Defining a long-term goal for climate change policy remains a critical international challenge. Article 2 of the UN Framework Convention on Climate Change defines the long-term objective of that agreement as stabilization of greenhouse gas concentrations at a level that avoids “dangerous anthropogenic interference” with the climate system. “Dangerous interference” can be viewed from a variety of perspectives, and the choice will ultimately involve a mixture of scientific, economic, political, ethical, and cultural considerations, among others (1). In addition, the links among emissions, greenhouse gas concentrations, climate change, and impacts are uncertain. Furthermore, what might be considered dangerous could change over time.

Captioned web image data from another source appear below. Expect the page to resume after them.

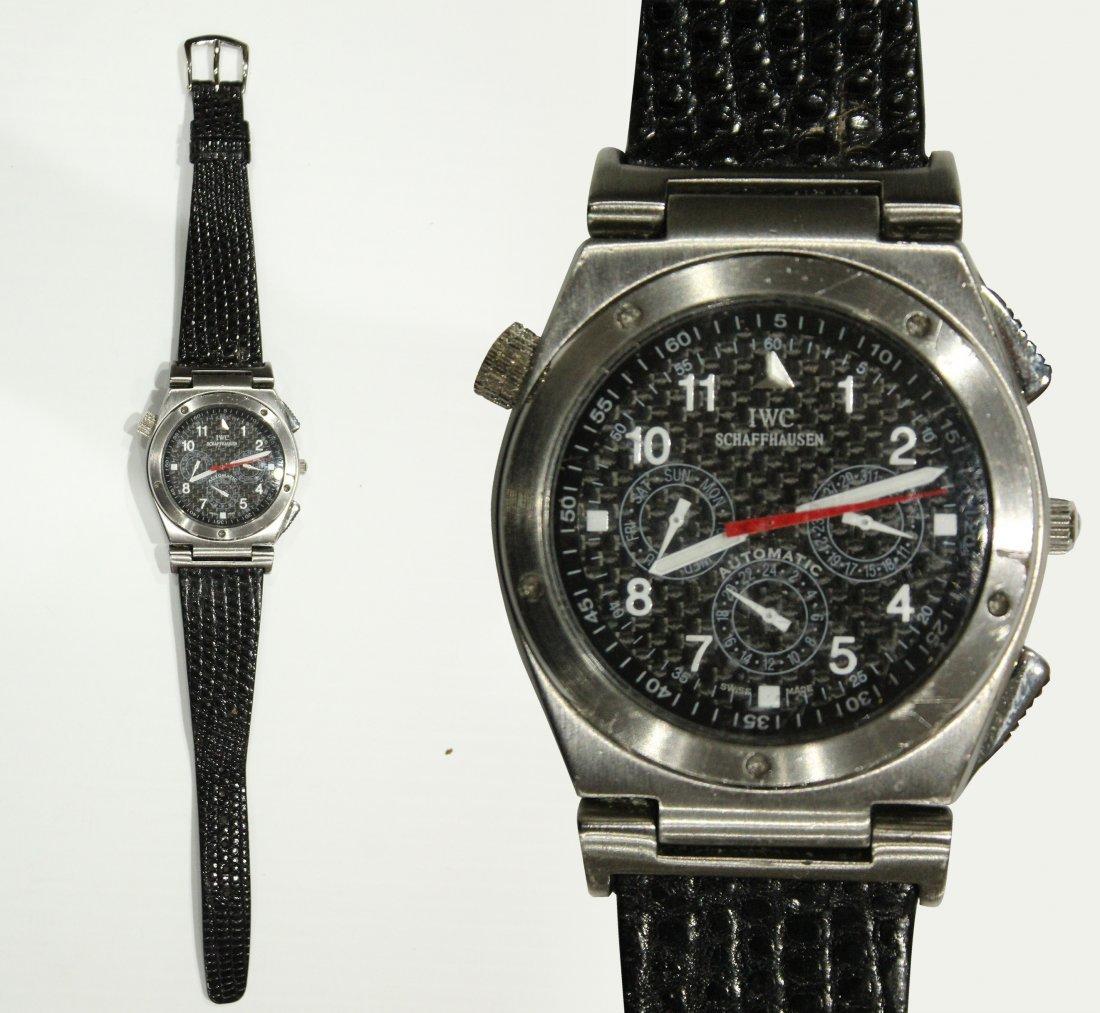 Luxury Swiss Schaffhausen Speidel IWC watch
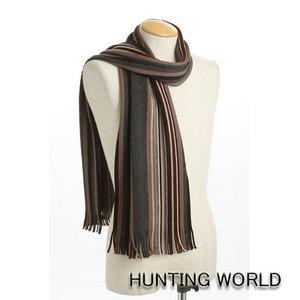 HUNTING WORLD(ハンティングワールド)/ウールストライプマフラー/224916(グレー系)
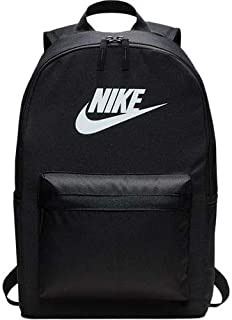 Nike Heritage 2.0 Men's Backpack, Black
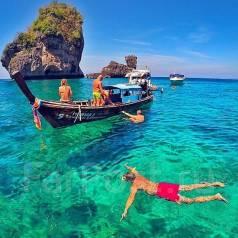 Таиланд. Паттайя. Пляжный отдых. Таиланд, Паттайя из Хабаровска!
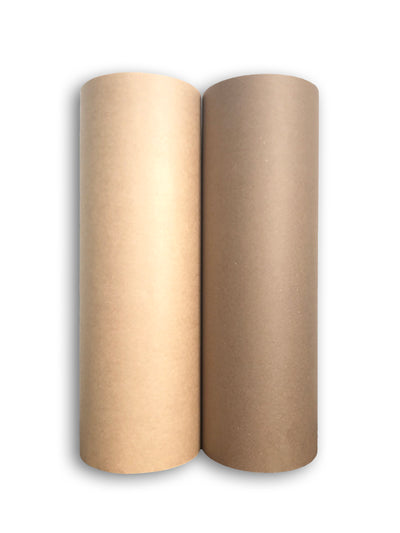 Recycled Kraft Paper Refill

However, both proponents and detractors of the Kyoto Protocol, which was designed as an initial step to implement the Framework Convention, have begun to demand a definition of long-term objectives. For example, on 11 June 2001, U.S. President George W. Bush stated that the emissions targets embodied in the Kyoto Protocol “were arbitrary and not based upon science” and “no one can say with any certainty what constitutes a dangerous level of warming, and therefore what level must be avoided.”

Here, we propose several plausible interpretations of dangerous interference in terms of particular environmental outcomes (2) and examine the consistency between the Kyoto Protocol and emissions changes over time that would avoid these outcomes. Although the emissions limits required by the Kyoto Protocol would reduce warming only marginally (3), we show that the accord provides a first step that may be necessary for avoiding dangerous interference.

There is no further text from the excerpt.